Anyway, this record contains ten Chuck Berry recordings from the 1950's and early 1960's which had not been released before. There were two additional recordings which had been released before but only with fake audience noise. And there were two recordings released by the vocal group The Ecuadors on which Berry's contribution hadn't been known before.
Three variants of this bootleg exist. One of these is not a bootleg at all.
The first variant had a blank white cover onto which record as well as label name and number
Reelin' 001 were rubberstamped by hand.
The labels are completely blank and have a light pink color. The master number as etched into the dead wax reads
CE 70/1.
My copy didn't have any other information with it. Morten Reff was so kind and sent me a copy of a sheet of paper which came with his record.
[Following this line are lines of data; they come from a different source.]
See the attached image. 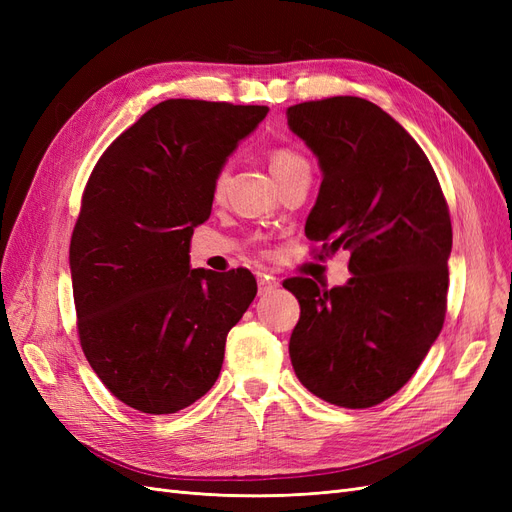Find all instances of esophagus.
<instances>
[{"label":"esophagus","instance_id":"obj_1","mask_svg":"<svg viewBox=\"0 0 512 512\" xmlns=\"http://www.w3.org/2000/svg\"><path fill=\"white\" fill-rule=\"evenodd\" d=\"M275 288H277V282L271 280V277H258V294H269Z\"/></svg>","mask_w":512,"mask_h":512}]
</instances>
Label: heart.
<instances>
[{
	"mask_svg": "<svg viewBox=\"0 0 512 512\" xmlns=\"http://www.w3.org/2000/svg\"><path fill=\"white\" fill-rule=\"evenodd\" d=\"M269 164H271V173L273 177H282L286 173H290L292 168H299L305 166V158L301 156L299 151L288 149V147H275L269 156ZM224 183H226V170L222 168L218 175L213 179V196H220L224 190Z\"/></svg>",
	"mask_w": 512,
	"mask_h": 512,
	"instance_id": "heart-1",
	"label": "heart"
}]
</instances>
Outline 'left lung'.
Returning <instances> with one entry per match:
<instances>
[{
	"label": "left lung",
	"mask_w": 512,
	"mask_h": 512,
	"mask_svg": "<svg viewBox=\"0 0 512 512\" xmlns=\"http://www.w3.org/2000/svg\"><path fill=\"white\" fill-rule=\"evenodd\" d=\"M286 117L322 168L305 235L320 254L348 250L352 273L331 290L307 277L284 282L301 305L294 374L329 404L378 406L442 331L451 213L423 149L374 102L335 96L294 104Z\"/></svg>",
	"instance_id": "obj_1"
}]
</instances>
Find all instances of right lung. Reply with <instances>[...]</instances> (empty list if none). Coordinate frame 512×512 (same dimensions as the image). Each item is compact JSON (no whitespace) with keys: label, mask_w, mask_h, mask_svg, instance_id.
<instances>
[{"label":"right lung","mask_w":512,"mask_h":512,"mask_svg":"<svg viewBox=\"0 0 512 512\" xmlns=\"http://www.w3.org/2000/svg\"><path fill=\"white\" fill-rule=\"evenodd\" d=\"M267 106L164 100L119 134L85 185L70 241L81 348L102 384L147 414L192 406L256 297L247 269H190L213 179Z\"/></svg>","instance_id":"obj_1"}]
</instances>
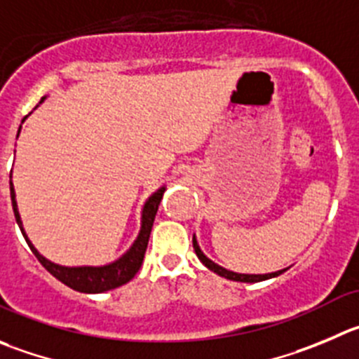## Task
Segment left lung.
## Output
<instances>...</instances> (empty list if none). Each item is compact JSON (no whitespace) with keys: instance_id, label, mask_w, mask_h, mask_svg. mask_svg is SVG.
<instances>
[{"instance_id":"8db88e82","label":"left lung","mask_w":359,"mask_h":359,"mask_svg":"<svg viewBox=\"0 0 359 359\" xmlns=\"http://www.w3.org/2000/svg\"><path fill=\"white\" fill-rule=\"evenodd\" d=\"M194 250H196L197 257L201 259V262H203L204 266H206L208 269H211L213 273H217V275L224 276V278H229V280H234V282H248V284H254V282H261V280H268V278H273V276H278L282 275V273L285 271V269H280V271H275V273H266V275H245V273H234V271H229V269L222 268V266L215 264L213 261H210V259L206 257V255L201 252L199 245H197L196 238H194Z\"/></svg>"}]
</instances>
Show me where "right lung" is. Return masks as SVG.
<instances>
[{
  "mask_svg": "<svg viewBox=\"0 0 359 359\" xmlns=\"http://www.w3.org/2000/svg\"><path fill=\"white\" fill-rule=\"evenodd\" d=\"M24 121V119H22ZM20 130V128H19ZM163 192L165 189H160L158 192L153 194L148 199V203L144 204V210H142V227L139 238L135 240V243L132 245V248L123 255L121 259H118L116 262L107 266H100V268H95V266H83V268H67V266L54 264V262L47 261L46 257L39 254L35 250L29 240L26 238L24 233L22 224H20L19 211H17V203H15V194H13L12 182H10V197H12V206H13V215H15V220L20 227V233H22L24 240L28 241L29 248L35 254V257L39 259L40 264L47 269L53 276H56L60 282H63L65 285H68L74 291L79 292H105L111 291V289L119 287V285L130 282L135 276V273L139 271L142 264V259H144L146 248H148L149 234H151L153 222H155V215L158 211V204L162 201Z\"/></svg>",
  "mask_w": 359,
  "mask_h": 359,
  "instance_id": "1",
  "label": "right lung"
}]
</instances>
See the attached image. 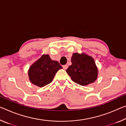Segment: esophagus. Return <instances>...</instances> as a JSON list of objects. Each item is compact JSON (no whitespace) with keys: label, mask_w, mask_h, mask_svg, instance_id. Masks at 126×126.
Wrapping results in <instances>:
<instances>
[{"label":"esophagus","mask_w":126,"mask_h":126,"mask_svg":"<svg viewBox=\"0 0 126 126\" xmlns=\"http://www.w3.org/2000/svg\"><path fill=\"white\" fill-rule=\"evenodd\" d=\"M68 67V65H67V64H65V65H63V68L64 69H67Z\"/></svg>","instance_id":"1"}]
</instances>
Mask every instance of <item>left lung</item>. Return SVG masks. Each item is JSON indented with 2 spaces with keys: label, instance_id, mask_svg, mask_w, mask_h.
<instances>
[{
  "label": "left lung",
  "instance_id": "8db88e82",
  "mask_svg": "<svg viewBox=\"0 0 126 126\" xmlns=\"http://www.w3.org/2000/svg\"><path fill=\"white\" fill-rule=\"evenodd\" d=\"M72 65L66 70L72 80L81 86L95 82L98 75V69L94 59L85 53H73Z\"/></svg>",
  "mask_w": 126,
  "mask_h": 126
}]
</instances>
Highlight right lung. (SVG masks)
I'll return each mask as SVG.
<instances>
[{
  "mask_svg": "<svg viewBox=\"0 0 126 126\" xmlns=\"http://www.w3.org/2000/svg\"><path fill=\"white\" fill-rule=\"evenodd\" d=\"M62 68L58 62L53 61L49 55L44 54L30 67V81L33 85L44 87L52 82L55 73Z\"/></svg>",
  "mask_w": 126,
  "mask_h": 126,
  "instance_id": "right-lung-1",
  "label": "right lung"
}]
</instances>
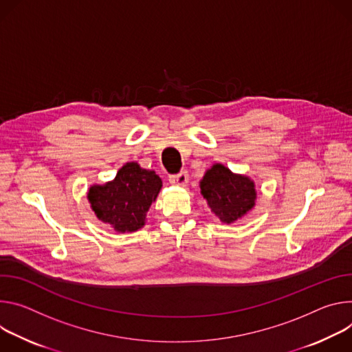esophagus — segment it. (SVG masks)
<instances>
[{
	"label": "esophagus",
	"instance_id": "obj_1",
	"mask_svg": "<svg viewBox=\"0 0 352 352\" xmlns=\"http://www.w3.org/2000/svg\"><path fill=\"white\" fill-rule=\"evenodd\" d=\"M169 182L172 183V184H175V186H186L187 184V182H188V175H187V172L186 170H182V172H179V173H176V175H170L169 176Z\"/></svg>",
	"mask_w": 352,
	"mask_h": 352
}]
</instances>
The sheet contains nothing more than the track listing and a few details about each song.
The tracks on this record are as follows (spelling as on the sheet):
Side 1
- ROCK & ROLL MUSIC (unr. demo version)
- CHILDHOOD SWEETHEART (unr. alt. take)
- 21 (Vacation Time) (unr.)
- LET ME SLEEP WOMAN (Ecuadors)
- DO YOU LOVE ME (unr. alt. take)
- 21 BLUES (Vacation Time) (unr.)
- ONE O'CLOCK JUMP (unr.)
Side 2
- REELIN' AND ROCKIN' (unr. demo version)
- SWEET LITTLE SIXTEEN (unr. alt. take)
- BROWN-EYED HANDSOME MAN (without dubbed audience)
- SAY YOU'LL BE MINE (Ecuadors)
- I'VE CHANGED (unr.)
- 13 QUESTION METHOD (unr. alt.take)
- HOW HIGH THE MOON (without dubbed audience)
Morten Reff dates this bootleg at appr. 1979 and variant 2 (below) to 1980. To me variant 1 looks at least some years older. Label and cover look more like an early 1970's bootleg.
Variant 2 has a fully printed cover, a printed label and liner notes. And it shows more than a dozen previously unreleased photos (also from the Chess archives?).
The front cover tells artist and record name. Also it says "rare and unreleased tracks 1955-1963". The label name is now written as
reelin' with a lower-case R.
Next to the photos and track listing the back cover contains a quote from an interview with Keith Richards, printed in the January 1979 issue of Rock&Folk magazine in which the interviewer claims to have listened to a cassette tape containing some of the recordings included. This quote places the publication date of variant 2 to 1979 or later. This is a complete new record from a new master disk. The etching on the dead wax now reads
001-A/B.
It is interesting to note that the printed track listing on the back cover differs in some details from the insert sheet of variant 1. And even more interestingly variant 1 contains the more correct information. Among the errors on variant 2 are the spelling of the Ecuadors and suppressing the previous release of the dubbed tracks.
The same errors were repeated character by character when in 1983 CHESS (UK), at that time a label of PRT Ltd., released
CHESS CXMP 2011. Probably due to the huge success of the bootleg, CHESS (UK) decided to release the exact same contents on an official album.
The cover does not tell so. It calls the record just "Chuck Berry" as part of PRT's "CHESS masters" series. However, when you look at the record labels, you'll see the name "America's Hottest Wax" printed.
One has to note that while the official CHESS (UK) release contains the exact same sequence of the tracks, they do not always sound exactly alike. Sometimes the songs on the official release fade later than on the bootleg. This might point to the fact that PRT indeed used the original CHESS tapes for mastering this album.